Who Needs a Substation Automation
System Integrator?

by John T. Tengdin -- Editor-in-Chief
November 1999

In this month’s Publisher’s Corner, our Publisher has laid out - in detail - the role of a system integrator in the procurement and acceptance testing of a substation automation system (SAS). Starting with a utility’s vision of what they expect to achieve with the SAS, he then describes the many and varied responsibilities of the system integrator.

Quoting from his article, the vision statement might state:

Substation automation shall be implemented as a distributed open system to ensure a graceful transition from existing substation configurations, and to provide a cost effective evolution for implementing future substation automation technologies.
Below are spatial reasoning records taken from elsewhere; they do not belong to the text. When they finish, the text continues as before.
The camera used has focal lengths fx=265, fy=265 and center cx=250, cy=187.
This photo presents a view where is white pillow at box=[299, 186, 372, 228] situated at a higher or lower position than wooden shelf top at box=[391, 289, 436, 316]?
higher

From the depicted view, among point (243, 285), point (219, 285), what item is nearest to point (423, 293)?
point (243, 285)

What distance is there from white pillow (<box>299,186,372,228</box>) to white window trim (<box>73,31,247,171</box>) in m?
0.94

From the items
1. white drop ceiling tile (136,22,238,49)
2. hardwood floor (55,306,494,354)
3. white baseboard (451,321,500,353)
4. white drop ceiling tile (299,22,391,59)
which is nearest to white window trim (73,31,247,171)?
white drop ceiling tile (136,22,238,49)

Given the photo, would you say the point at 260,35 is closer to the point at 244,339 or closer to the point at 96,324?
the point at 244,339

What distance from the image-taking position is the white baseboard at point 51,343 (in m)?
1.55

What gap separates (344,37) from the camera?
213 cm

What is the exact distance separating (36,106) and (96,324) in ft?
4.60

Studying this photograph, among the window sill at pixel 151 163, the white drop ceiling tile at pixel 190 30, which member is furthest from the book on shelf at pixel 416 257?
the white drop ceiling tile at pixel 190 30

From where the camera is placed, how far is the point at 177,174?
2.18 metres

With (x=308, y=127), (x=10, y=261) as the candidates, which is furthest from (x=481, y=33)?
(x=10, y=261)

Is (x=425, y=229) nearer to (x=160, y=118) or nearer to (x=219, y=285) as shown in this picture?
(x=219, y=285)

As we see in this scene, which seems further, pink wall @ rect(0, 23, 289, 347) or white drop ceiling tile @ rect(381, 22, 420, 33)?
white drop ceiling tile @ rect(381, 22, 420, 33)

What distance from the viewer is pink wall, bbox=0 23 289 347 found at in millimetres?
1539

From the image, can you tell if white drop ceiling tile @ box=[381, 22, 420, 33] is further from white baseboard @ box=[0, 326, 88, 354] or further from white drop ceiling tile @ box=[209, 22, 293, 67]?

The system will implement peer-to-peer communications between IEDs so as to guarantee that no single point of failure will jeopardize the integrity of the protection scheme. An open communication system between IEDs will require vendors to implement either approved standards, de facto-standards, or to publish their application program interface, and thereby ensure interoperability and interchangeability of IEDs purchased from different manufacturers, and to provide for third party maintenance of the communication system. Furthermore, the future substation automation system will provide for a common graphical user interface for all users, and a common substation configuration schema for configuring, commissioning and maintaining the substation IEDs.”

 Based on the vision statement, a number of specifications should be prepared – and before any vendor is selected. These include the target architecture (with migration strategies for the future), a listing of the applicable compliance documents, the system test plans and procedures, a definition of the common graphical user interface to be used, the procedures for configuration management, and the four areas of operational control – access control, settings management, report management, and time synchronization.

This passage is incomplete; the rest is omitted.